Instrução:
Escreva a continuação do texto sobre a documentação do Visto E2, começando logo depois da última frase dele.

Bloco de texto:
A documentação é uma das partes que mais geram dúvida no Visto E2 — e com razão: ela é volumosa e detalhada. Mas dá para organizar tudo em três grandes grupos. Mais do que reunir os papéis, o segredo está em apresentá-los de forma clara, e é aqui que um advogado de imigração faz muita diferença.

Antes da lista, o lembrete de sempre: a Unike não conduz o processo de imigração. Recomendamos fortemente contratar um advogado especializado em E2 — que indicamos — para montar e formatar a documentação. Nossa parte é assegurar que a franquia escolhida chegue forte a essa etapa.

Grupo 1: os formulários

São os formulários oficiais do governo americano. Na via consular, o principal é o DS-160 (a aplicação online de visto não imigrante), preenchido pelo investidor e por cada dependente. Dependendo do caso e do consulado, soma-se o DS-156E, a aplicação específica de treaty trader/investor. Quando a entrada é por mudança de status dentro dos EUA, o caminho passa pelo formulário I-129. Havendo representação por advogado, isso também é registrado nos formulários próprios. O profissional sabe exatamente quais se aplicam ao seu caso.

Grupo 2: os documentos pessoais

Aqui entram os documentos do solicitante e dos dependentes: o passaporte do país que se qualifica para o E2, certidão de casamento, certidões de nascimento e demais comprovantes pessoais. É o grupo mais direto de organizar.

Grupo 3: o negócio e o investimento (o mais complexo)

Este é o grupo que exige mais cuidado. Ele reúne tudo que comprova a solidez do empreendimento e a regularidade do capital:

  • Documentos da entidade jurídica da empresa (constituição, contrato social, registros).
  • Comprovação da origem lícita dos recursos, com a trilha de onde veio o dinheiro.
  • Prova de que os recursos já estão comprometidos e em risco no negócio.
  • Plano de negócios consistente, com projeções e potencial de lucro e empregos.
  • Carta de apresentação destacando as qualificações do investidor para dirigir a empresa.

[Registros de origem]
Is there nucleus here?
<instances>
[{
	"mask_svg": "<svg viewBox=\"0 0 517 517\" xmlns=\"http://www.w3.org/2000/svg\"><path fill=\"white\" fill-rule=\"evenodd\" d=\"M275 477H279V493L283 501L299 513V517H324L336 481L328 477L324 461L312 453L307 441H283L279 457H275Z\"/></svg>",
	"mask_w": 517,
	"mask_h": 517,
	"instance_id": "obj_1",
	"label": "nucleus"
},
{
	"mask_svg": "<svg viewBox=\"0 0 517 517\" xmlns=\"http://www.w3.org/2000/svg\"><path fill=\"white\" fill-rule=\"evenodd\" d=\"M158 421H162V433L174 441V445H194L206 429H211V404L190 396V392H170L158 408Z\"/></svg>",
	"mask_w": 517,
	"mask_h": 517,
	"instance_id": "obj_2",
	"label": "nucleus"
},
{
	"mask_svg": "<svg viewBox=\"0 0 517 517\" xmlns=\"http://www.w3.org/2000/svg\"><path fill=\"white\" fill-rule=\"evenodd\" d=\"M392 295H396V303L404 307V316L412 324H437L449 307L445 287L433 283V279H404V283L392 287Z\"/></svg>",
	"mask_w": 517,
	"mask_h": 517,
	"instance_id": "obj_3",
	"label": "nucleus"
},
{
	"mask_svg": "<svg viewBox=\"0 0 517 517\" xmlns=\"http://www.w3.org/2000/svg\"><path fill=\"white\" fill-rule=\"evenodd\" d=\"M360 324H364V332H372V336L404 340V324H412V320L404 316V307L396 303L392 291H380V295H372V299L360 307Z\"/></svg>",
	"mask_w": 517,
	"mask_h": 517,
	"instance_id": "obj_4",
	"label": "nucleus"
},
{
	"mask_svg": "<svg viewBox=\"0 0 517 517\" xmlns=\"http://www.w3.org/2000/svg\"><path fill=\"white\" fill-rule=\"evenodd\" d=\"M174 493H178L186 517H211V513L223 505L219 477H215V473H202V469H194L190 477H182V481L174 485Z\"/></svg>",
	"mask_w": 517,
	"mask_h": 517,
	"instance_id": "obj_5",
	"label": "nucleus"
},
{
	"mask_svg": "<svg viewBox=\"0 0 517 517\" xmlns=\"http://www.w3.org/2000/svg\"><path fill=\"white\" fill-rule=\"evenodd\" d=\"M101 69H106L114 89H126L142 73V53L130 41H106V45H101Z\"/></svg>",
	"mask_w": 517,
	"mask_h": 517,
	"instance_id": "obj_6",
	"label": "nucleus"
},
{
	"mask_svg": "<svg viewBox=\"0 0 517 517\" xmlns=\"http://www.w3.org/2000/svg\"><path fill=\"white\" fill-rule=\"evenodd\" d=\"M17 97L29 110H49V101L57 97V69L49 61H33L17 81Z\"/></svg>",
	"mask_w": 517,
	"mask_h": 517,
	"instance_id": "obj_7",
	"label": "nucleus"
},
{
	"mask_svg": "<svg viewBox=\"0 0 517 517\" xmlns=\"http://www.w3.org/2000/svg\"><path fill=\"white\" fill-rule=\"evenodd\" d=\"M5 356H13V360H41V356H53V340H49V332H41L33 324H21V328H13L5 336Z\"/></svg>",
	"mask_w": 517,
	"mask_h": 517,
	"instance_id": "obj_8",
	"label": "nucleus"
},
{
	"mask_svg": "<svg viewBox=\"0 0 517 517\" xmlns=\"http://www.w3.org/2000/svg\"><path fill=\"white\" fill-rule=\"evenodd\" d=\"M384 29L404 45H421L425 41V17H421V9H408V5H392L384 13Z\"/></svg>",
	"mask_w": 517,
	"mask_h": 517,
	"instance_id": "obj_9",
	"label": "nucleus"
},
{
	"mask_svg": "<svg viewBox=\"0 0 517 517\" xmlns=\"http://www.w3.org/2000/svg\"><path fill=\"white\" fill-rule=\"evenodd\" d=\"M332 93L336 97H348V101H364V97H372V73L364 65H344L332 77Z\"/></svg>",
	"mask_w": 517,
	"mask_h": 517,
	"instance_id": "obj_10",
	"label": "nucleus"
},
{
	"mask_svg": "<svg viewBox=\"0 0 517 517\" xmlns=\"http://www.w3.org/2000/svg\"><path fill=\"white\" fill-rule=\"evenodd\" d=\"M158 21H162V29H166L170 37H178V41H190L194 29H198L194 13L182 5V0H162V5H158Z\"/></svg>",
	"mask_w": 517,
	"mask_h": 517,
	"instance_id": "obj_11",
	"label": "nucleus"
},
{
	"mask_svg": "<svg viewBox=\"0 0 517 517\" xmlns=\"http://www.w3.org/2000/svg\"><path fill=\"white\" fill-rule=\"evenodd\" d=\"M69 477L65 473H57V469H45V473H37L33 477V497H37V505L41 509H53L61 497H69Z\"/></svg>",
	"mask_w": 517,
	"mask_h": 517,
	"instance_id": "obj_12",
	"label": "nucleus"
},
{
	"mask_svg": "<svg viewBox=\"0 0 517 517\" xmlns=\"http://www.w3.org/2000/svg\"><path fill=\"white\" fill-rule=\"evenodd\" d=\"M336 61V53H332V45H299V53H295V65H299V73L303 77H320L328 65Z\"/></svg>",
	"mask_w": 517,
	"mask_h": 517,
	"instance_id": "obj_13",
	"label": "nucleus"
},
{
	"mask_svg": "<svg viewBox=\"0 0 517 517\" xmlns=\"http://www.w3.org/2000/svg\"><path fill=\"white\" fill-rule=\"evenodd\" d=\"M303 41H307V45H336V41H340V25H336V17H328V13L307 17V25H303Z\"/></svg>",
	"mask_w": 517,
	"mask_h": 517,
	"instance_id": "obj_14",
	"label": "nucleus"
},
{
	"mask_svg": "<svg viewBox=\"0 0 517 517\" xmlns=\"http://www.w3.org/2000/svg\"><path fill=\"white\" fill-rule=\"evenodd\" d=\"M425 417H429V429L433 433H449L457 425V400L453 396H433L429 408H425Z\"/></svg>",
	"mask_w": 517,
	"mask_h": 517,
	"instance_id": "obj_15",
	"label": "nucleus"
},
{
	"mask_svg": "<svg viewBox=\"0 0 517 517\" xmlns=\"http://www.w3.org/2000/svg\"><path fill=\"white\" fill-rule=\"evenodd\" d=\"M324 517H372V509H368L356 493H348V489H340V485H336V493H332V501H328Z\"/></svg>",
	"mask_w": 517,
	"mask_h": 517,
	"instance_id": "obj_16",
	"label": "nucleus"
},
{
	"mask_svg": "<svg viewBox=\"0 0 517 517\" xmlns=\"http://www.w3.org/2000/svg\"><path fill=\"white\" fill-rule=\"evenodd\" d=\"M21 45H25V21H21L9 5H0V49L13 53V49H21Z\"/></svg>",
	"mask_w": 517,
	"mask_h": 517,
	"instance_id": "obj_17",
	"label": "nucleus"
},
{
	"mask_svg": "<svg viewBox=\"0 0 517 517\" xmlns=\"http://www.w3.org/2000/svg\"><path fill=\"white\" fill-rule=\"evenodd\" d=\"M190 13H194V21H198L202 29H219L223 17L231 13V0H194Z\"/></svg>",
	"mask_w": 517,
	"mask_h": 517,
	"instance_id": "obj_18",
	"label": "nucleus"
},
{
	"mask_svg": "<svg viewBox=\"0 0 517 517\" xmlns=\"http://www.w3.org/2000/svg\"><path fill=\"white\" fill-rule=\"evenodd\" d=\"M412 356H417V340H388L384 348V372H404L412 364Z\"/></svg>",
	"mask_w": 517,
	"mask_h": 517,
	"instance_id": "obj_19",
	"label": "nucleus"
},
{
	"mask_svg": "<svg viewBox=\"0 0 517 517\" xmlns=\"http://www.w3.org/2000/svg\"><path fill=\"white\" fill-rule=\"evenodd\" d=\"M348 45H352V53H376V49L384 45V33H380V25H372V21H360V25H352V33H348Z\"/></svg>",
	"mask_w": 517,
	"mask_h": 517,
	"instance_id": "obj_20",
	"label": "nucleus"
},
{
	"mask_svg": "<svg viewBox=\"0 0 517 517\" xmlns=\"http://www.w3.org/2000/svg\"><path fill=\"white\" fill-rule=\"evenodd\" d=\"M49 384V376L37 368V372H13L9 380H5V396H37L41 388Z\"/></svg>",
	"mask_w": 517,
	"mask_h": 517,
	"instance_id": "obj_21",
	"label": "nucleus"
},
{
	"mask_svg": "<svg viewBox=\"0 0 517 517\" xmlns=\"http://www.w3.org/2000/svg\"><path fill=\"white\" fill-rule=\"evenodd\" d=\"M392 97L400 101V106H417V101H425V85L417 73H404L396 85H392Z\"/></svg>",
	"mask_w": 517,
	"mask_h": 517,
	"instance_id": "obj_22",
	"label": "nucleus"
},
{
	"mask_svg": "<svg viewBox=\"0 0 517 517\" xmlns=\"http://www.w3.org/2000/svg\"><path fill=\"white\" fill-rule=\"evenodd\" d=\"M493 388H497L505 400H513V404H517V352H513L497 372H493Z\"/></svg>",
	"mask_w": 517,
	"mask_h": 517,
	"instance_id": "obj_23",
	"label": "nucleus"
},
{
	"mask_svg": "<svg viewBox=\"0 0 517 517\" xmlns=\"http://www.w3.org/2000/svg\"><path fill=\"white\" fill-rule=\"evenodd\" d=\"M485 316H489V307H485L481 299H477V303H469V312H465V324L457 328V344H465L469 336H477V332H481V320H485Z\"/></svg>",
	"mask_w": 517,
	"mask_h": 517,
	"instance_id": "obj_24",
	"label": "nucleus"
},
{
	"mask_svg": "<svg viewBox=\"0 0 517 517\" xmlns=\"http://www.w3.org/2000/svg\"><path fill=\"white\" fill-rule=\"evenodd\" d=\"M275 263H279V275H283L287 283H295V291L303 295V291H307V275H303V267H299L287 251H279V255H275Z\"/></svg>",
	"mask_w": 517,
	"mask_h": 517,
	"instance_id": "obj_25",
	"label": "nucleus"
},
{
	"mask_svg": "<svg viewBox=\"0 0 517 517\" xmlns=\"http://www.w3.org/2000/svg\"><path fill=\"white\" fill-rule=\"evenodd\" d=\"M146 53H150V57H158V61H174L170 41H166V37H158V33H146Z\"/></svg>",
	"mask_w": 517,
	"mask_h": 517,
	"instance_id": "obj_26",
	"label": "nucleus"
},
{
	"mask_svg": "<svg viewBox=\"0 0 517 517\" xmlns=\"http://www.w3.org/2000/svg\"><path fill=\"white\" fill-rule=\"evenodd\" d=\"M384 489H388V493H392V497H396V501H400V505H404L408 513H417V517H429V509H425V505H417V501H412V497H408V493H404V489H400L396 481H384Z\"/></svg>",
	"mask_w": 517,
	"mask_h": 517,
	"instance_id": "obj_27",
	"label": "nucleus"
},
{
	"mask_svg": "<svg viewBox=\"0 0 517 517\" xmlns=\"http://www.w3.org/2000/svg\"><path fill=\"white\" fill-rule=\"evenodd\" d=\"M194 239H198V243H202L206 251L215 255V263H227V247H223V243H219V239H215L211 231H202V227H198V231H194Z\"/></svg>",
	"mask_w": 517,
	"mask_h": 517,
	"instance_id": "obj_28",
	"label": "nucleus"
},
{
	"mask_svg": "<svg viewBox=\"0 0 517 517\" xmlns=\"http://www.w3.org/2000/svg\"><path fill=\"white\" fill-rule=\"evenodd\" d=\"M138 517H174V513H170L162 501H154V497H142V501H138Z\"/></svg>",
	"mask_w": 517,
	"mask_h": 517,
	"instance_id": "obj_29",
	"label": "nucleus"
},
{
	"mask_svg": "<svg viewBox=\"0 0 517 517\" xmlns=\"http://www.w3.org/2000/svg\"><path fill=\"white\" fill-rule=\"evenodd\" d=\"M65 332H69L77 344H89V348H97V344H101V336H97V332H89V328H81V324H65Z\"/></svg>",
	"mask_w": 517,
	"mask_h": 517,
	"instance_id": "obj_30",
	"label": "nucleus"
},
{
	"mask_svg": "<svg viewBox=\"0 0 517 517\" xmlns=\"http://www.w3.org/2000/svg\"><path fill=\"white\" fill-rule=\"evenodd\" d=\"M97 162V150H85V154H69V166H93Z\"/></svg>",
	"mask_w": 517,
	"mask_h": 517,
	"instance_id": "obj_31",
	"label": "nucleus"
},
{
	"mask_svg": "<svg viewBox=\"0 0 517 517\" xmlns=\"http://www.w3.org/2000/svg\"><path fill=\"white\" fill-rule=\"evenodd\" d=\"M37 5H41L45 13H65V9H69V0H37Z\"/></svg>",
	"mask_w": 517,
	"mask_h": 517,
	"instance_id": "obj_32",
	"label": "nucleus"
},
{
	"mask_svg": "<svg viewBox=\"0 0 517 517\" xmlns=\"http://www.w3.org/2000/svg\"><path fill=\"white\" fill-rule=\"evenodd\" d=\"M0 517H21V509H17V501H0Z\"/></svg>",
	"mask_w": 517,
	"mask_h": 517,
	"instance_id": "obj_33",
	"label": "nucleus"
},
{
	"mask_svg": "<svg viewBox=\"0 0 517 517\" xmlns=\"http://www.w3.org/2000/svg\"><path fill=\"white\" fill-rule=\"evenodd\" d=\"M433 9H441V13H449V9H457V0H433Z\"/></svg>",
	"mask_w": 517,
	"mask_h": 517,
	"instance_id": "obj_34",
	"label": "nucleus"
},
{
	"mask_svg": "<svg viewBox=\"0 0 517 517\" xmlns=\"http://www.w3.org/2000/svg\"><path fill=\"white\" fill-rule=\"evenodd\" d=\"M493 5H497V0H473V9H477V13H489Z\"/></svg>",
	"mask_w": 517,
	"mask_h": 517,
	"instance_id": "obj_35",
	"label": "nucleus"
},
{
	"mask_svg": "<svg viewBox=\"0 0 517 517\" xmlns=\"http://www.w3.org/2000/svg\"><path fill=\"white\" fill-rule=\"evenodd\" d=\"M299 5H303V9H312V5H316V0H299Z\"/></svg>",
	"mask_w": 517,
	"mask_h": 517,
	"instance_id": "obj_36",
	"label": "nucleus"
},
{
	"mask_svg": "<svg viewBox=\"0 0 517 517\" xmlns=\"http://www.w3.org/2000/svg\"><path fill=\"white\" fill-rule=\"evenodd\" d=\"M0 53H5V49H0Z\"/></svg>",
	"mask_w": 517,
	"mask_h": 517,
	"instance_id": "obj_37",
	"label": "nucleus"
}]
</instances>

Resposta:
O ponto-chave

Não basta entregar um plano de negócios: ele precisa estar formatado de um jeito que facilite a leitura do oficial. A mesma informação, bem organizada, comunica muito mais. É por isso que um advogado habituado a casos de E2 costuma fazer a diferença na hora da análise.

O Departamento de Estado dos EUA mantém uma lista oficial de documentos para o visto de investidor; o seu advogado vai trabalhar a partir dela, adaptando ao seu caso. A ideia aqui não é esgotar a checklist, mas dar uma visão clara de como o material se organiza.

Como a franquia facilita esse grupo

Vale um ponto prático a favor das franquias. O franqueador costuma fornecer materiais prontos e profissionais — manuais operacionais, programas de treinamento, material de marketing — que entram na documentação e reforçam a credibilidade do pedido. Quem monta um negócio do zero precisaria produzir tudo isso sozinho, com mais tempo, custo e risco de qualidade inferior.

É mais uma razão pela qual a escolha da franquia certa impacta o processo inteiro. Representamos mais de 700 franquias americanas e ajudamos você a selecionar a que melhor se encaixa no seu perfil — para que, quando chegar a hora de documentar, boa parte do material já venha estruturada e o advogado tenha um caso forte para apresentar.